BoG’s Budget Financing Remains Zero%

Maxwell Opoku-Afari

MAXWELL Opoku-Afari, First Deputy Governor of the Bank of Ghana (BoG), says the bank has limited its financing of government budget to zero per cent since the five per cent cap was placed on it.

According to him, from December 2016 when the amended Act (Act 198) came into effect, the BoG’s financing to the budget has been zero per cent until recently when management triggered section 30 of the Act and went into the asset purchase programme.

Responding to questions from members of the Public Accounts Committee (PAC) of Parliament during a public sitting on Wednesday, Dr. Opoku-Afari indicated that the stock at the beginning of the setting of the cap had been ring-fenced and “we have not added to that stock.”

The MPs were examining the report of the Auditor General of Ghana on public boards, corporations and other statutory institutions for 2017, which was referred to the committee for consideration. The AG had indicted the central bank for violating section 15 of the Act.

But responding to the accusation, Dr. Opoku-Afari said, “I want to put on record that since the time that the Act (Act 198) came into effect, the central bank has entered into an MoU with the Ministry of Finance, and we have actually limited this (referring to the five per cent cap) to zero per cent.”

He explained that the position taken by the Auditor General was “more of interpretation of that section; because to set the cap and say that financing should not exceed five per cent, I think it could have been a bit clearer.”

“Because if you take the stock position into consideration then right from the onset there is a violation, because we were way above that five per cent,” he explicated further

“What we do normally, looking at other jurisdiction outside Ghana, based on my experience is that you ring-fence the stock and then have a programme to bring it down overtime to zero, while you focus on the flow going forward and make sure that flow becomes consistent with what is in the Act (Act 198).”

The Deputy Governor said the BoG had focused on the flow and was not even doing five per cent consistently than zero “until this year when we triggered section 30 for the asset purchase programme.”
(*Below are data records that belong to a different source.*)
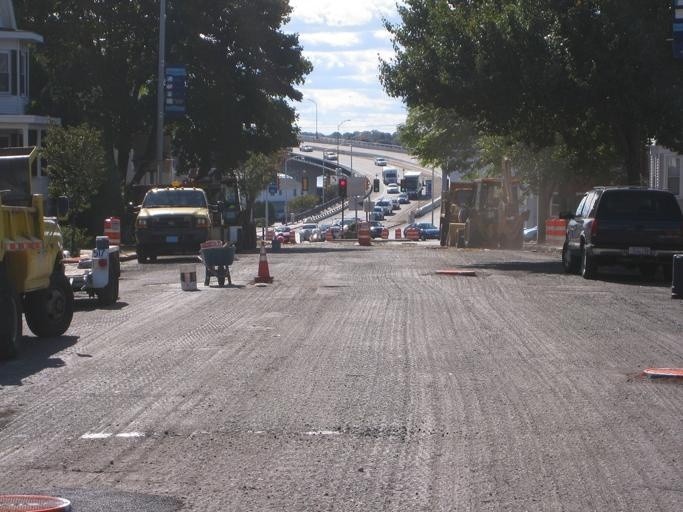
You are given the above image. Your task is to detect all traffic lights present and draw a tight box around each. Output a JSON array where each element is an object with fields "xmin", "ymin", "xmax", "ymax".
[{"xmin": 339, "ymin": 179, "xmax": 347, "ymax": 197}]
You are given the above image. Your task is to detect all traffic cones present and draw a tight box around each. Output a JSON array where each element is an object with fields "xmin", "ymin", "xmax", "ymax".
[{"xmin": 255, "ymin": 239, "xmax": 274, "ymax": 284}]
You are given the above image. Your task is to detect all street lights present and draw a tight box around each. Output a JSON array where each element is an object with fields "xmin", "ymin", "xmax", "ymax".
[
  {"xmin": 284, "ymin": 153, "xmax": 306, "ymax": 226},
  {"xmin": 375, "ymin": 157, "xmax": 387, "ymax": 165},
  {"xmin": 336, "ymin": 119, "xmax": 352, "ymax": 168},
  {"xmin": 382, "ymin": 166, "xmax": 398, "ymax": 184},
  {"xmin": 306, "ymin": 97, "xmax": 319, "ymax": 139}
]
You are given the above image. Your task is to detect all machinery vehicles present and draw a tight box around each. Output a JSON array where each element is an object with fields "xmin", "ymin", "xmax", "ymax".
[{"xmin": 440, "ymin": 156, "xmax": 530, "ymax": 250}]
The BoG Act was amended in 2016 and as part of the amendment a cap was placed on central bank financing not exceeding five per cent of the previous year’s revenue. At the time of amending the Act and placing that cap, the stock of the central bank was far exceeding that five per cent.

“I want to put on record that since the time that the Act (Act 198) came into effect, the central bank has entered into an MoU with the Ministry of Finance and we have actually limited this to zero per cent.”